Peel the asparaguses and cook them with water and salt, during 10 minutes. Drain them and let them to cool down, wrap them in pairs with a salmon sheet, so that the tips are not covered, add some fish broth and bake them in the oven for 5 minutes.
Drain the broth and keep the asparaguses warm, add to the broth the chopped parsley, some salt, pepper and the butter to mount it with a mixer until it is very bound.
Place in each plate three bundles and season them with the very hot sauce.

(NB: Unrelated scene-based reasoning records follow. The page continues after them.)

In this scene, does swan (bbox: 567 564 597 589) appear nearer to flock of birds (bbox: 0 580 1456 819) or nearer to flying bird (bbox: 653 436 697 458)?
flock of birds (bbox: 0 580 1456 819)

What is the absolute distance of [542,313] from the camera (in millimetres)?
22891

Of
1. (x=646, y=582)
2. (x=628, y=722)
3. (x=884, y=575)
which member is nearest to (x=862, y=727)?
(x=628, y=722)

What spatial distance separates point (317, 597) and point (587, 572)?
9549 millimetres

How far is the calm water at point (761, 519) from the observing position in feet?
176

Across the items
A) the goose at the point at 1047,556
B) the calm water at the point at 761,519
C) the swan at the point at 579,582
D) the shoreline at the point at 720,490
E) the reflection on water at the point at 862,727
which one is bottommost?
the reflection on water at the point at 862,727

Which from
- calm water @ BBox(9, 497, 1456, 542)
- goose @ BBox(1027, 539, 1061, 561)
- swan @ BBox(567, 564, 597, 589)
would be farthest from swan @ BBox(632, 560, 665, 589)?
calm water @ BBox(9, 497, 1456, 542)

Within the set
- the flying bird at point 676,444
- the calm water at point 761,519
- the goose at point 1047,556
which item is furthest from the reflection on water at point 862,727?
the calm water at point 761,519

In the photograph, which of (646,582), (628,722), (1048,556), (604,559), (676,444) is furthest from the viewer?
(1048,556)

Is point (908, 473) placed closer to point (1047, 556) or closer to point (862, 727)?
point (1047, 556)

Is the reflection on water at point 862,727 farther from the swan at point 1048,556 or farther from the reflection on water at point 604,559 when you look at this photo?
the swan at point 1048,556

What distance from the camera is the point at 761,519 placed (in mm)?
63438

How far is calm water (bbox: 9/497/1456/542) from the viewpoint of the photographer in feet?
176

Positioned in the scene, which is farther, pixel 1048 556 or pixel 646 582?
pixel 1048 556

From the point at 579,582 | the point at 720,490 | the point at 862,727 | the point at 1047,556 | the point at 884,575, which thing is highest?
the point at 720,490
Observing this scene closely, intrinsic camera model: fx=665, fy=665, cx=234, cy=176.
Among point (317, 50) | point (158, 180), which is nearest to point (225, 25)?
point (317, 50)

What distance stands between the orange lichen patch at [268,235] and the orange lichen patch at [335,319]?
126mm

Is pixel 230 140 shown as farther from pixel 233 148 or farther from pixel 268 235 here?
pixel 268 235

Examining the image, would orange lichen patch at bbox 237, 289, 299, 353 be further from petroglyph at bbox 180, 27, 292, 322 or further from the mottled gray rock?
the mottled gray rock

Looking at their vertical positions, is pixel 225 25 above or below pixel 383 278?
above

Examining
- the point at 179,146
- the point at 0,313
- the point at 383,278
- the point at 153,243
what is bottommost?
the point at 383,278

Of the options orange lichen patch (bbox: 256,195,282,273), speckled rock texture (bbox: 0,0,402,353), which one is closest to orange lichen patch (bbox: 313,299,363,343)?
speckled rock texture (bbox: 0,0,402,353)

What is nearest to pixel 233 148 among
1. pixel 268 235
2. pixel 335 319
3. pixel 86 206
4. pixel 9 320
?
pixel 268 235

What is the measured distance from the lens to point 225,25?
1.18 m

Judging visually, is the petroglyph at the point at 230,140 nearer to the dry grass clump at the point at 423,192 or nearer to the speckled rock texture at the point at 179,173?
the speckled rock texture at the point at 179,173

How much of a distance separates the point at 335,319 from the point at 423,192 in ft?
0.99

Tuna and Goat Cheese Empanadillas

Empanadas are crisp turnovers that can be filled with anything from ham and cheese to spinach or yesterday's leftovers. Altough they are often associated with South America, empanadas originated in Spain. Empanadillas, the smaller, pocket-size versions of empanadas, are generally served as tapas. They don't require silverware, which makes them a great party food!
  • Serves 6 to 8
  • 60 minutes preparation


  • 1 tablespoon olive oil
  • 5 tablespoons minced onion
  • 6 oz canned tuna, packed in olive oil
  • 4 oz goat cheese
  • 3 oz pimento-stuffed olives, chopped
  • 5 tablespoons toasted pine nuts
  • 5 tablespoons capers, chopped
  • 1 teaspoon paprika
  • Salt and pepper, to taste.
  • 2 cloves garlic, peeled and minced
  • 16 oz puff pastry, defrosted if frozen


Heat the olive oil in a skillet over medium heat. Add the onion and garlic and sauté for about 5 minutes or until softened. Remove from the heat and set aside.
Using a fork, mash the tuna with the onion, garlic, goat cheese, pimento-stuffed olives, pine nuts, capers, paprika, salt, and pepper. Set aside.
On a floured surface, roll out the pastry to 1/8 inch thickness. Using a 3-inch cookie cutter, cut out as many dough circles as the dough will allow, rerolling the dough sheets if necessary. Cupping each dough round in your hand, spoon about 1 teaspoon of the filing into the center of each dough round, then brush the edges with a little water. fold the dough over the mixture to form a crescent. Pinch the edges of crescent to seal the dough closed. Use the back of a fork to further press the edges of the dough together.